Dallas — Most of the time, the harp stays up there in the orchestra behind the second violins and next to the percussion, waiting patiently to provide the occasional rippling arpeggio or add an angelic sheen to an ecstatic musical apotheosis.
Saturday afternoon, in a free concert presented by the Fine Arts Chamber Players at the Dallas Museum of Art, the harp moved to center stage in an impressive performance by the newly formed Dallas Harp Quartet.
I entered a bit skeptical of a program devoted entirely to an instrument with an inherently limited timbrel and dynamic range, and left as a new fan of this superb ensemble, the members of which demonstrated not only their own wide range of musicianship, but the expressive versatility of their chosen instrument.
The group’s collective credentials are worth mentioning, BTW, including the principal harp positions in the Dallas Symphony, the Santa Fe Opera Orchestra, the Dallas Opera Orchestra, and the Waco Symphony as well as numerous professional solo recordings, orchestral solo appearances, and top prizes in major competitions.
Music by living composers provided the most interesting aspect of the concert, beginning with a pair of duets by French harp virtuoso Bernard Andres. His Jardin des Paons (“Garden of Peacocks”), performed by Emily Levin and Karen Abrahamson Thomas drew the picture suggested in the title with a light, post-impressionist touch, while his Parvis (performed by Cheryl Losey Feder and Thomas) provided a continuous crescendo toward an off-the-cliff ending reminiscent of the famous symphonic Bolero of Andres’ compatriot Ravel.
Another contemporary work, the duet Raga by Canadian harpist-composer Caroline Lizotte (performed by Grace Browning and Levin) pushed expectations even further, opening with the delightfully weird sound of a marimba mallet stroking a harp string to introduce a work that included, along with the two harps, ankle bells, a cymbal, and the effect of striking the wood of the harp.
Original works for harp from composers of the past included the Rhapsodie of 20th century French-American harpist Marcel Grandjany, Debussyian in style and packed with traditional harp gestures, here performed by Feder. Twentieth century French harpist-conductor Carlos Salzedo’s Scintillation, performed by Thomas, combined elements of Mexican folk music and complex harp technique, particularly in a technically amazing middle section.
The program also featured a number of transcriptions and arrangements, beginning with the opening movement of J.S. Bach’s Brandenburg Concerto No. 3, performed by the entire quartet. Although appealing in its familiarity as a curtain-raiser the natural resonance and light tone of the harp, even in a group of four, felt a little at odds with the energy and muscularity of the original version. Four movements from Ravel’s Mother Goose, originally written for piano duet, needed little arranging to transfer effectively to two harps (Browning and Feder); indeed, the “gong” effect in “The Empress of the Pagodas” was actually more effective in this version than in the piano original.
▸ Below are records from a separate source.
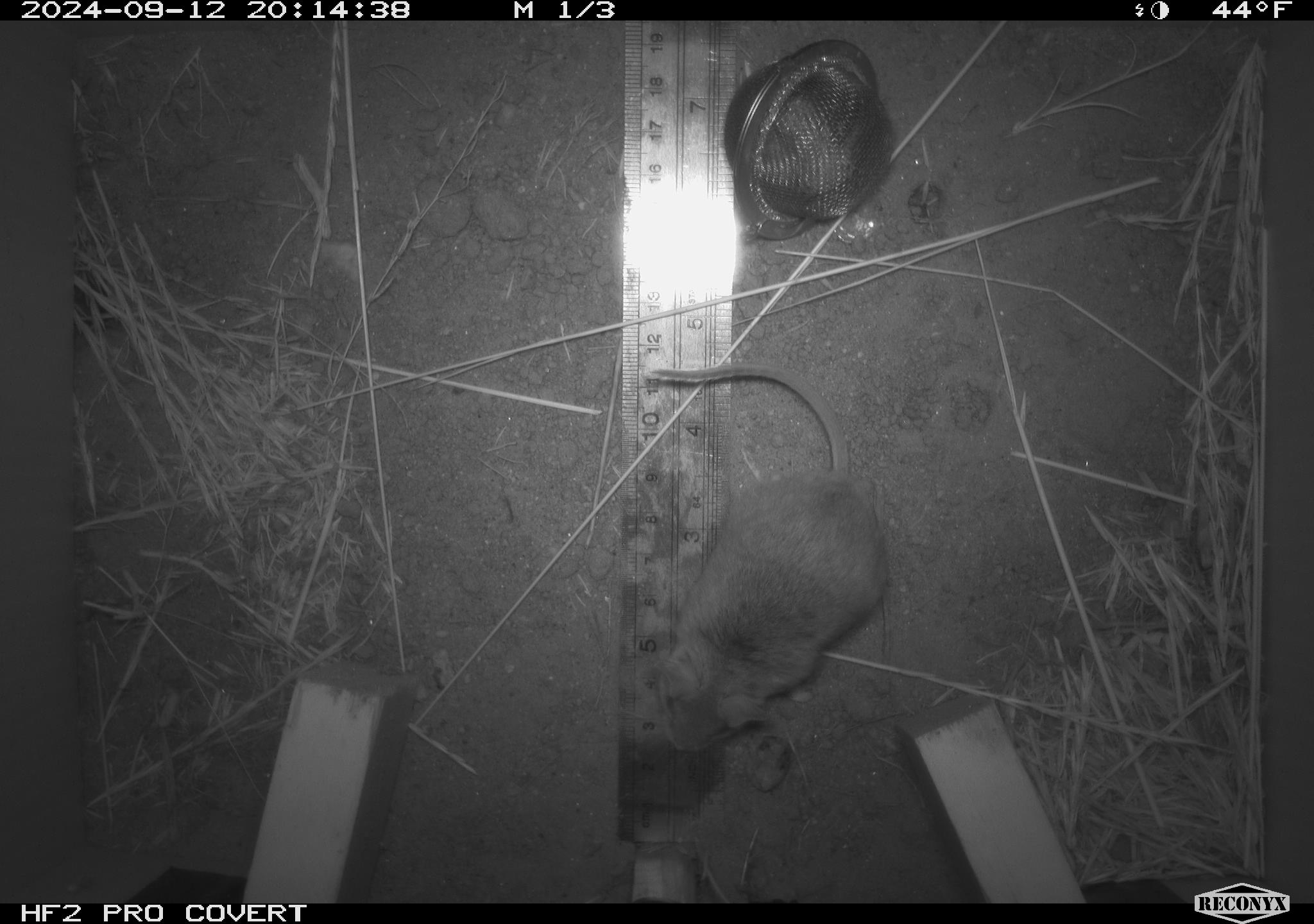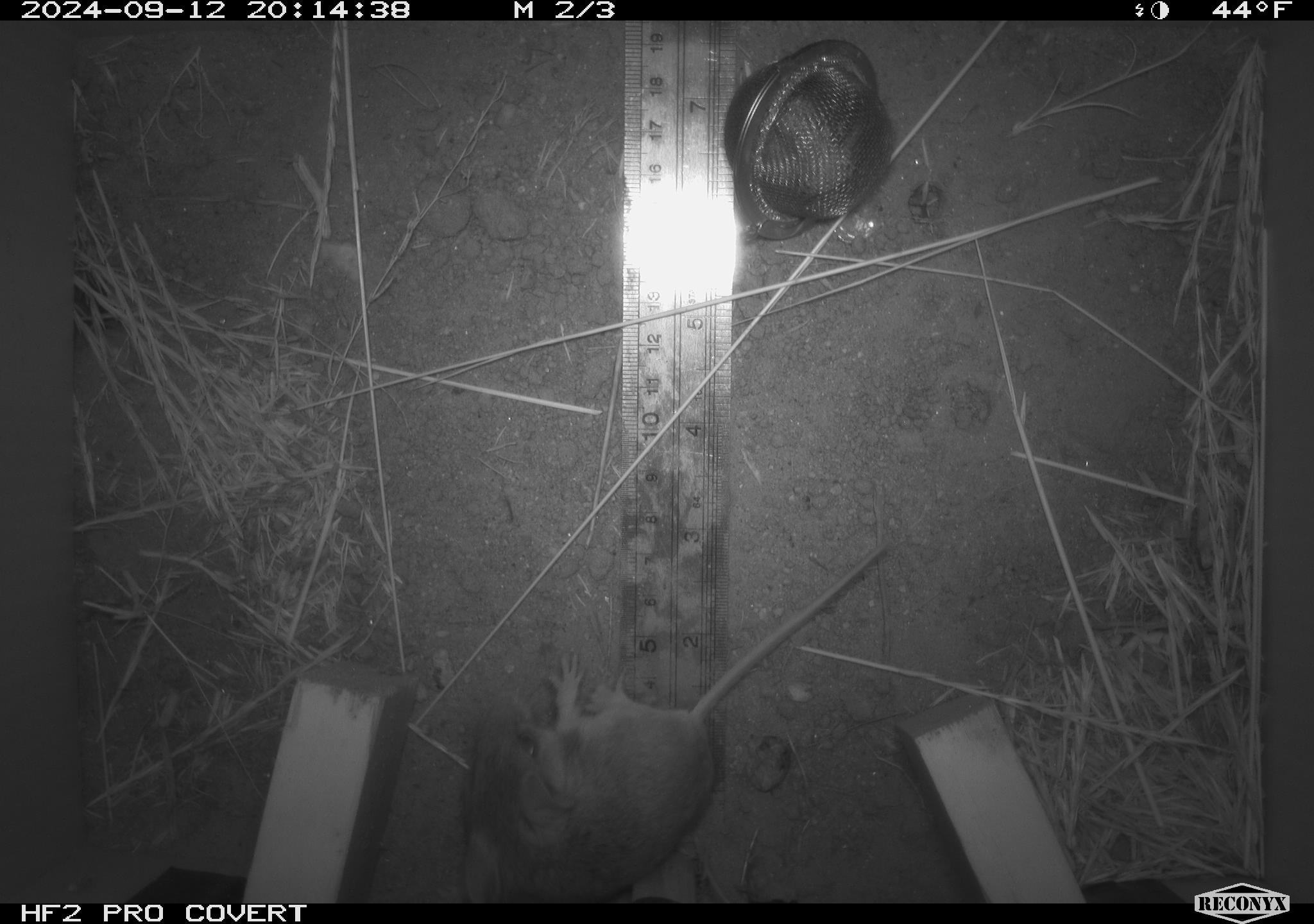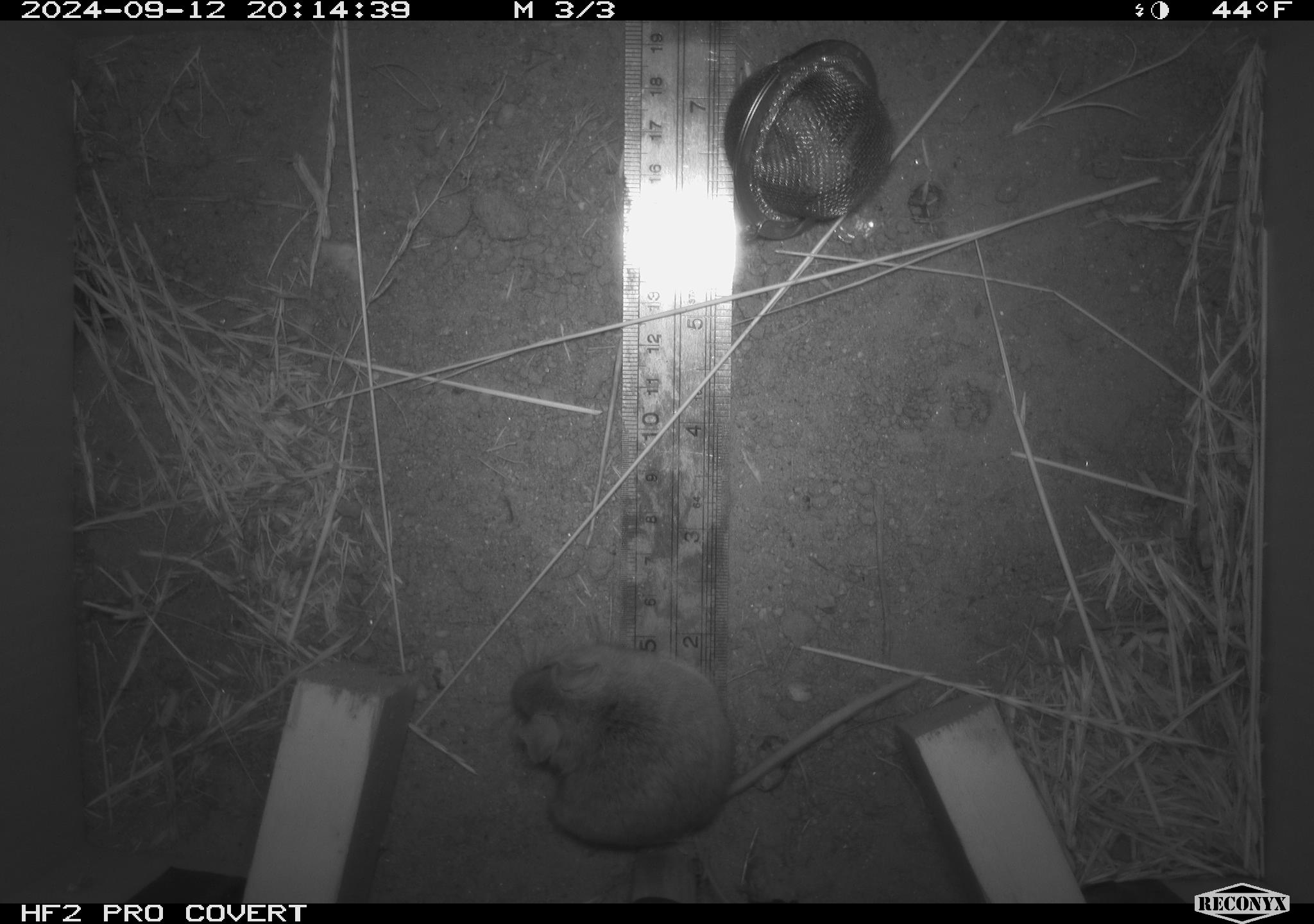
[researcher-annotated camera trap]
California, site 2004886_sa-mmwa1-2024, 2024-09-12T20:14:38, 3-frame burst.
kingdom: Animalia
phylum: Chordata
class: Mammalia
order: Rodentia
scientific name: Rodentia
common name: mouse species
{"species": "mouse species (Rodentia)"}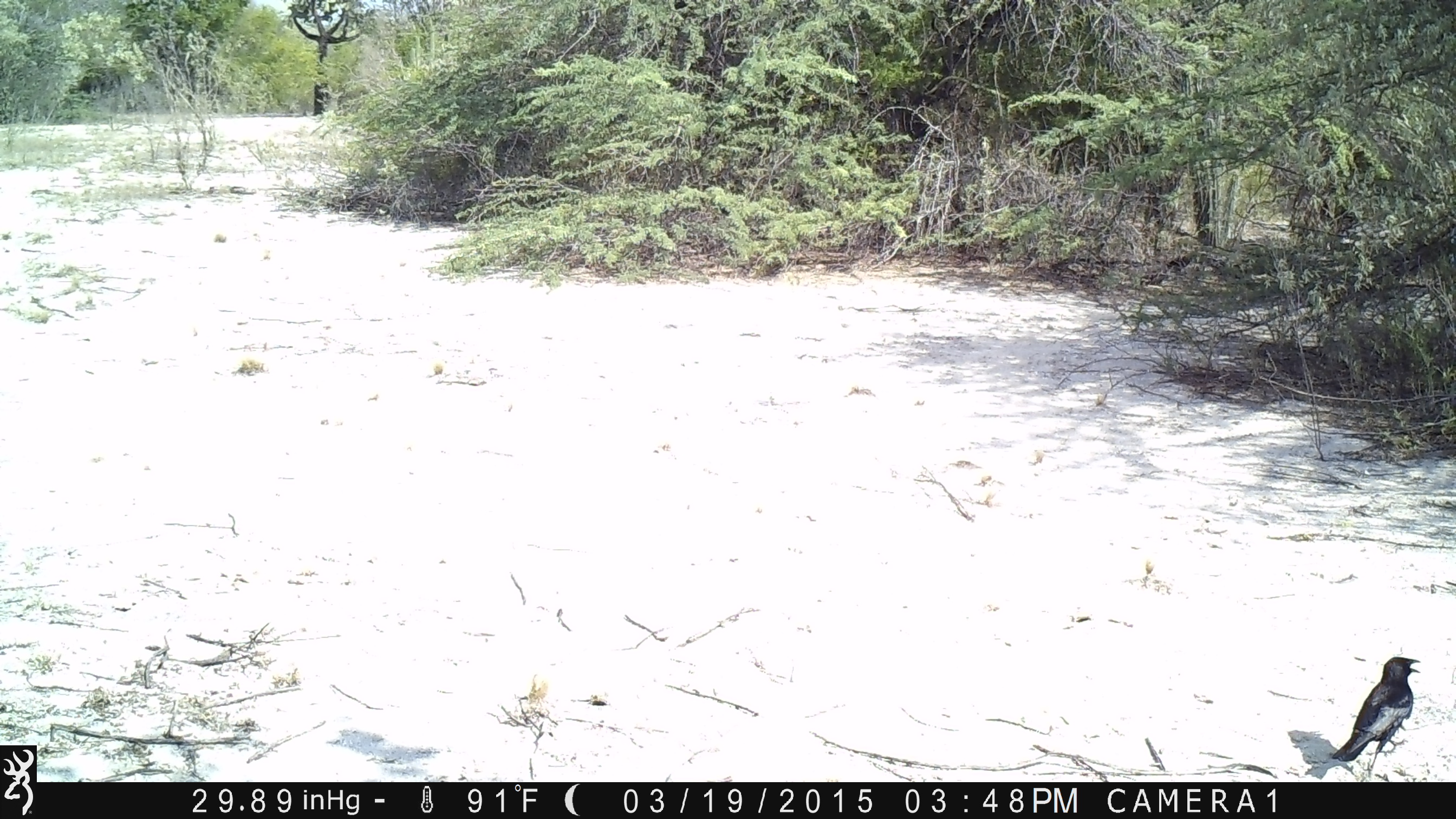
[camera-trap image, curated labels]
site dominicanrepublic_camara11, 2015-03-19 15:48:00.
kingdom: Animalia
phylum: Chordata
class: Aves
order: Passeriformes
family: Corvidae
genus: Corvus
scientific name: Corvus corax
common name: raven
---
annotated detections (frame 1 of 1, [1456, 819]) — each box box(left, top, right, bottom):
raven: box(1333, 657, 1420, 768)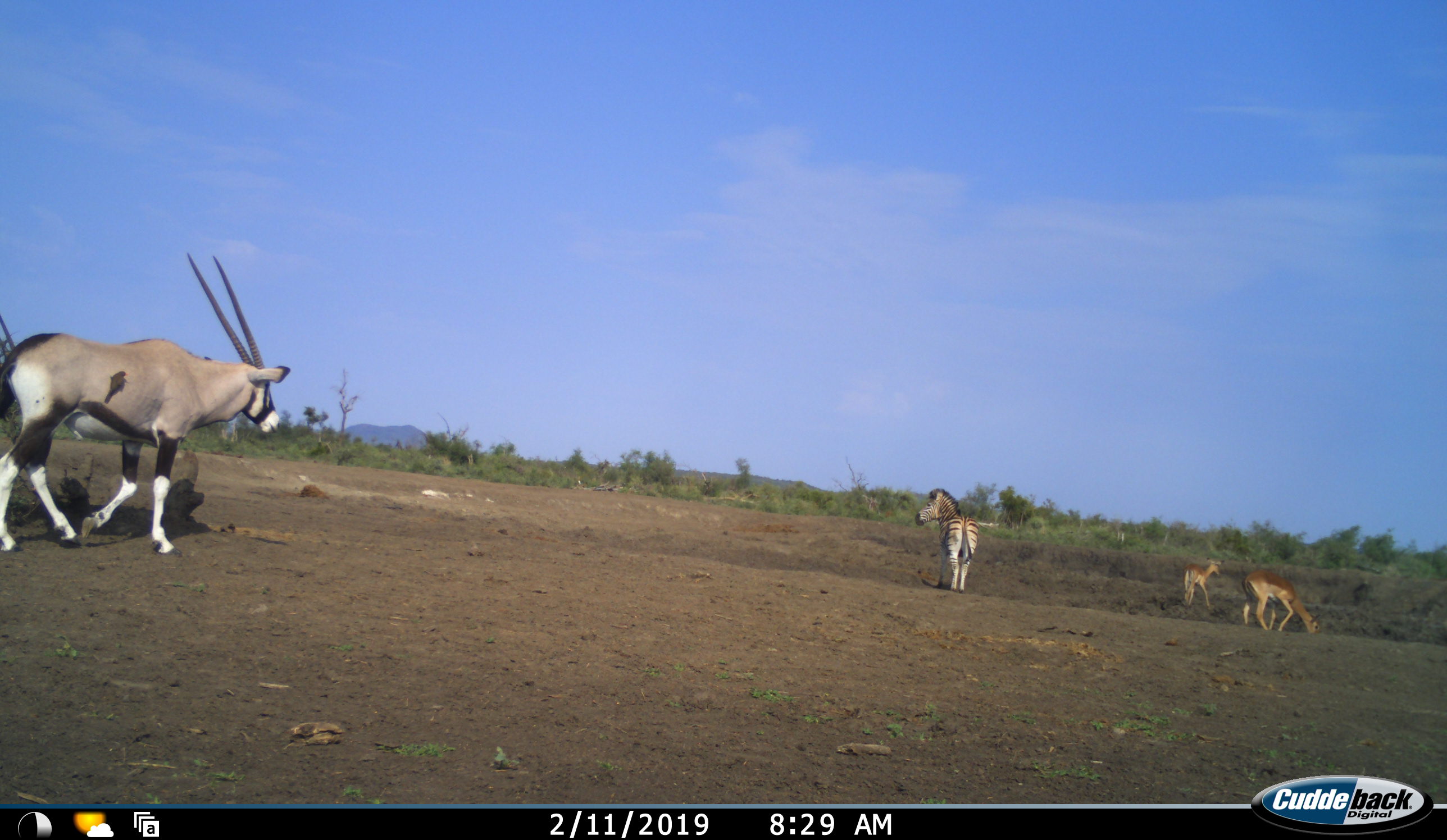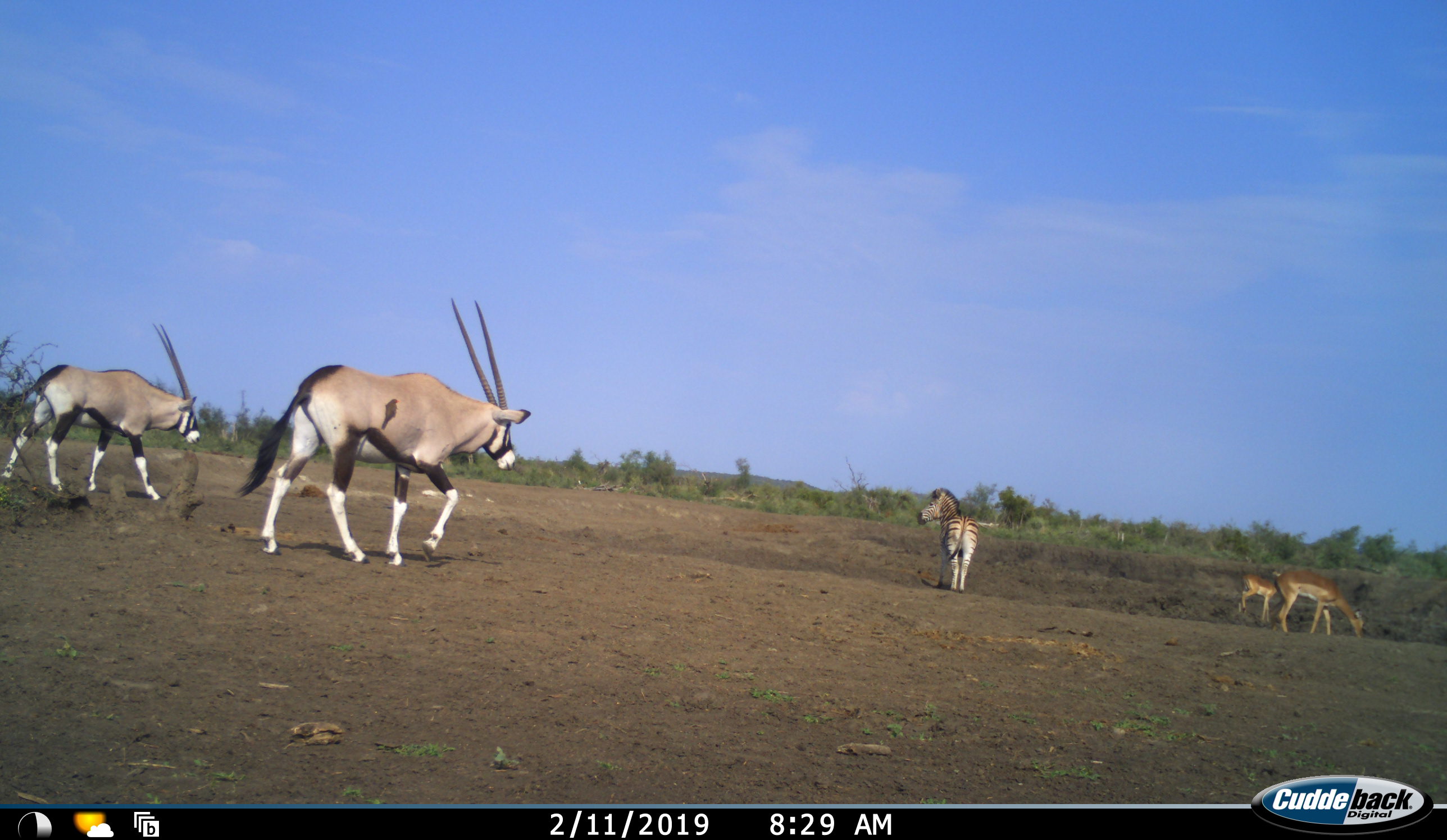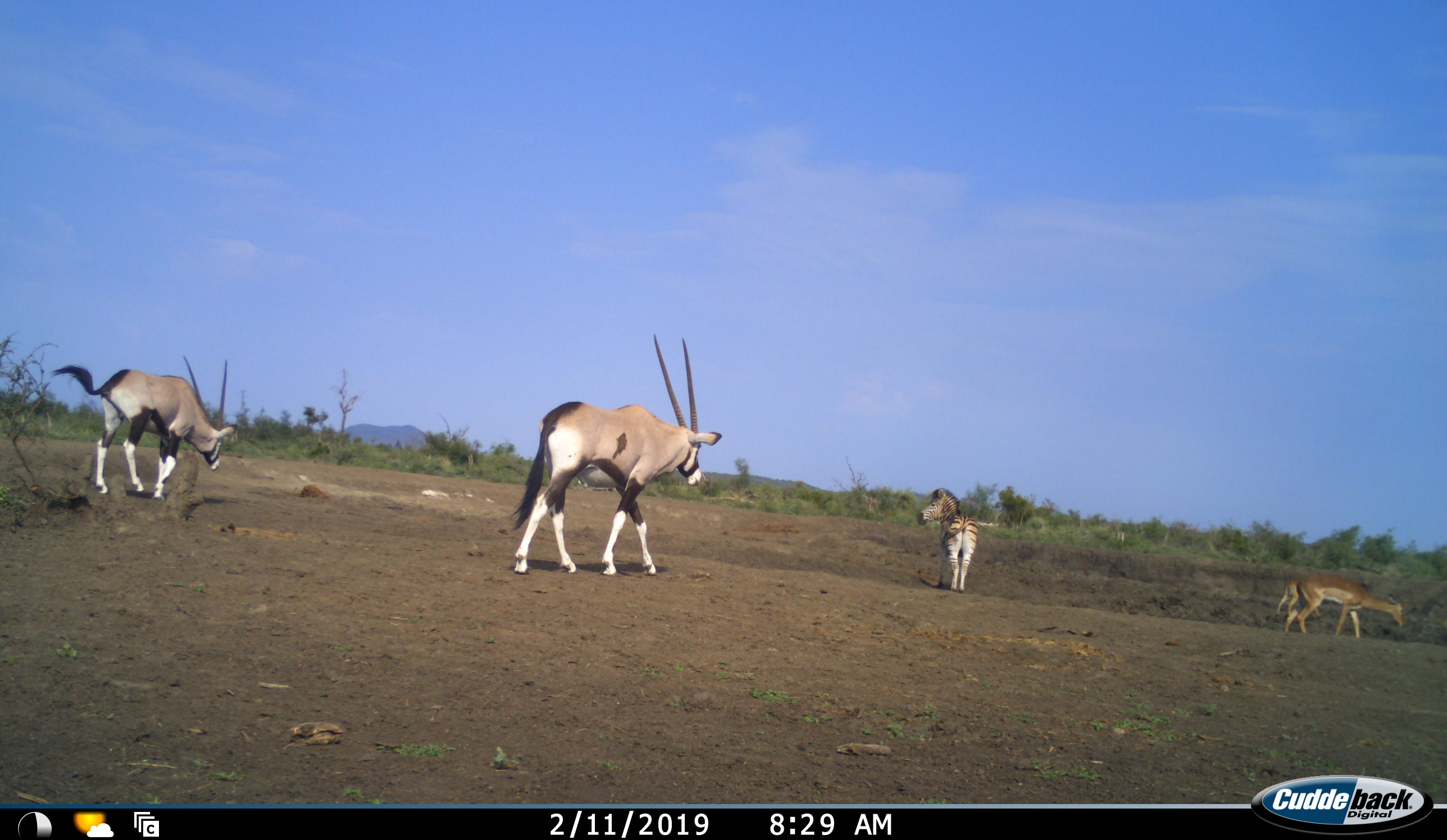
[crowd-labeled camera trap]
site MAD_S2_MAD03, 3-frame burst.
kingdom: Animalia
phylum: Chordata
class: Mammalia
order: Artiodactyla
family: Bovidae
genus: Oryx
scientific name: Oryx gazella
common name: gemsbok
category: oryx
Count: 2.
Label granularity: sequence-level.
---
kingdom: Animalia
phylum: Chordata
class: Mammalia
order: Artiodactyla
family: Bovidae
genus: Aepyceros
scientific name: Aepyceros melampus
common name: impala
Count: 2.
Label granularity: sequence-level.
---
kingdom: Animalia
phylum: Chordata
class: Mammalia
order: Perissodactyla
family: Equidae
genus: Equus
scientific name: Equus quagga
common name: plains zebra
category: zebraplains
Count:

The glittering high spirits of the Waltz from Tchaikovsky’s opera Eugene Onegin likewise transferred nicely to the harp in E. W. Kune’s paraphrase, performed by Browning.
The sparkling hyper-romantic sighs and flutters of Liszt’s Le Rossignol (“The Nightingale”), originally composed for piano and here performed by Levin, preceded a transcription of early-20th-century Argentine tango composer Augustin Bardi’s urbane Gallo Ciego (“The Blind Rooster”), performed by the entire quartet as an upbeat finale. Although 90 minutes without intermission is a risky programing strategy, the unfailing virtuosity, musicianship, and appealing stage presence of the Dallas Harp Quartet, confirmed by an enthusiastic response from the audience of more than 300, indicates a group with great potential not only locally but on a broader national and international scale as a touring and recording ensemble.